Dataset entries:
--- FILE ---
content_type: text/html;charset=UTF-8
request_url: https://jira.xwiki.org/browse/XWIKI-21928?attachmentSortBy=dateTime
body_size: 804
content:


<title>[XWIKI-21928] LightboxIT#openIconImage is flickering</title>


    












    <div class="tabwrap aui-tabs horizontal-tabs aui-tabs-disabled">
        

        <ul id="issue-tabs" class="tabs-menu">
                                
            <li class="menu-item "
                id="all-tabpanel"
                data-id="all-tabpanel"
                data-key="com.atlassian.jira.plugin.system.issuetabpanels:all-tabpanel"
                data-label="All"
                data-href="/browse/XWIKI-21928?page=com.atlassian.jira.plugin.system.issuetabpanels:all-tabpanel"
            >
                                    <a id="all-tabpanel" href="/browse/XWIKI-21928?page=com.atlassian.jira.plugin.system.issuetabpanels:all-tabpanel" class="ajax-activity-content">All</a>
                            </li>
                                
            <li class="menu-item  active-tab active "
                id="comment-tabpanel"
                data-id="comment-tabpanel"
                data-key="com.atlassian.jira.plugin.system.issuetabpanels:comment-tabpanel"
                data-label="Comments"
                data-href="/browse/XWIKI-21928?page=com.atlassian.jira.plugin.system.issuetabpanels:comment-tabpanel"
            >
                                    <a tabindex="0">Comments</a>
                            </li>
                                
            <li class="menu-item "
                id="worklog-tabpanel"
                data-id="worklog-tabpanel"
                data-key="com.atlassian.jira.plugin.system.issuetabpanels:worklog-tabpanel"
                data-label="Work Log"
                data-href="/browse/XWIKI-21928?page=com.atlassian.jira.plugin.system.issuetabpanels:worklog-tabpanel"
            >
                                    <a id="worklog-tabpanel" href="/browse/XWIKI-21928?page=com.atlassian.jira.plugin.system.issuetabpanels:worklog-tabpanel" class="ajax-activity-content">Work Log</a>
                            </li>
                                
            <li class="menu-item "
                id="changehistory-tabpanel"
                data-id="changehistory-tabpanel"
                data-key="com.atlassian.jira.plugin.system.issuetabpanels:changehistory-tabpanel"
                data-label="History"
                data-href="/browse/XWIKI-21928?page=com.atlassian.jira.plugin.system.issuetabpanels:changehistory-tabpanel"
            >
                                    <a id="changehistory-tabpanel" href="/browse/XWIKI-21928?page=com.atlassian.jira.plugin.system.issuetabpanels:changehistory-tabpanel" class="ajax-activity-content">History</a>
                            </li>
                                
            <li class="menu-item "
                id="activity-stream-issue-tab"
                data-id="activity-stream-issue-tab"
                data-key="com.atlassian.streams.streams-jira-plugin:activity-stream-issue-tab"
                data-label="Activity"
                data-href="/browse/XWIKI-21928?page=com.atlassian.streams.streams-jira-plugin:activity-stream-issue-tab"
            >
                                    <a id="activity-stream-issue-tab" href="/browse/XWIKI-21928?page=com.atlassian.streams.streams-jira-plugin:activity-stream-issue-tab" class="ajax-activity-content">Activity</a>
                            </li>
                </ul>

> [WHAT TO PRODUCE] Transcribe each line of the data exactly, skipping none.

> [RESPONSE TO THIS EXERCISE]
--- FILE ---
content_type: text/html;charset=UTF-8
request_url: https://jira.xwiki.org/browse/XWIKI-21928?attachmentSortBy=dateTime
body_size: 804
content:


<title>[XWIKI-21928] LightboxIT#openIconImage is flickering</title>


    












    <div class="tabwrap aui-tabs horizontal-tabs aui-tabs-disabled">
        

        <ul id="issue-tabs" class="tabs-menu">
                                
            <li class="menu-item "
                id="all-tabpanel"
                data-id="all-tabpanel"
                data-key="com.atlassian.jira.plugin.system.issuetabpanels:all-tabpanel"
                data-label="All"
                data-href="/browse/XWIKI-21928?page=com.atlassian.jira.plugin.system.issuetabpanels:all-tabpanel"
            >
                                    <a id="all-tabpanel" href="/browse/XWIKI-21928?page=com.atlassian.jira.plugin.system.issuetabpanels:all-tabpanel" class="ajax-activity-content">All</a>
                            </li>
                                
            <li class="menu-item  active-tab active "
                id="comment-tabpanel"
                data-id="comment-tabpanel"
                data-key="com.atlassian.jira.plugin.system.issuetabpanels:comment-tabpanel"
                data-label="Comments"
                data-href="/browse/XWIKI-21928?page=com.atlassian.jira.plugin.system.issuetabpanels:comment-tabpanel"
            >
                                    <a tabindex="0">Comments</a>
                            </li>
                                
            <li class="menu-item "
                id="worklog-tabpanel"
                data-id="worklog-tabpanel"
                data-key="com.atlassian.jira.plugin.system.issuetabpanels:worklog-tabpanel"
                data-label="Work Log"
                data-href="/browse/XWIKI-21928?page=com.atlassian.jira.plugin.system.issuetabpanels:worklog-tabpanel"
            >
                                    <a id="worklog-tabpanel" href="/browse/XWIKI-21928?page=com.atlassian.jira.plugin.system.issuetabpanels:worklog-tabpanel" class="ajax-activity-content">Work Log</a>
                            </li>
                                
            <li class="menu-item "
                id="changehistory-tabpanel"
                data-id="changehistory-tabpanel"
                data-key="com.atlassian.jira.plugin.system.issuetabpanels:changehistory-tabpanel"
                data-label="History"
                data-href="/browse/XWIKI-21928?page=com.atlassian.jira.plugin.system.issuetabpanels:changehistory-tabpanel"
            >
                                    <a id="changehistory-tabpanel" href="/browse/XWIKI-21928?page=com.atlassian.jira.plugin.system.issuetabpanels:changehistory-tabpanel" class="ajax-activity-content">History</a>
                            </li>
                                
            <li class="menu-item "
                id="activity-stream-issue-tab"
                data-id="activity-stream-issue-tab"
                data-key="com.atlassian.streams.streams-jira-plugin:activity-stream-issue-tab"
                data-label="Activity"
                data-href="/browse/XWIKI-21928?page=com.atlassian.streams.streams-jira-plugin:activity-stream-issue-tab"
            >
                                    <a id="activity-stream-issue-tab" href="/browse/XWIKI-21928?page=com.atlassian.streams.streams-jira-plugin:activity-stream-issue-tab" class="ajax-activity-content">Activity</a>
                            </li>
                </ul>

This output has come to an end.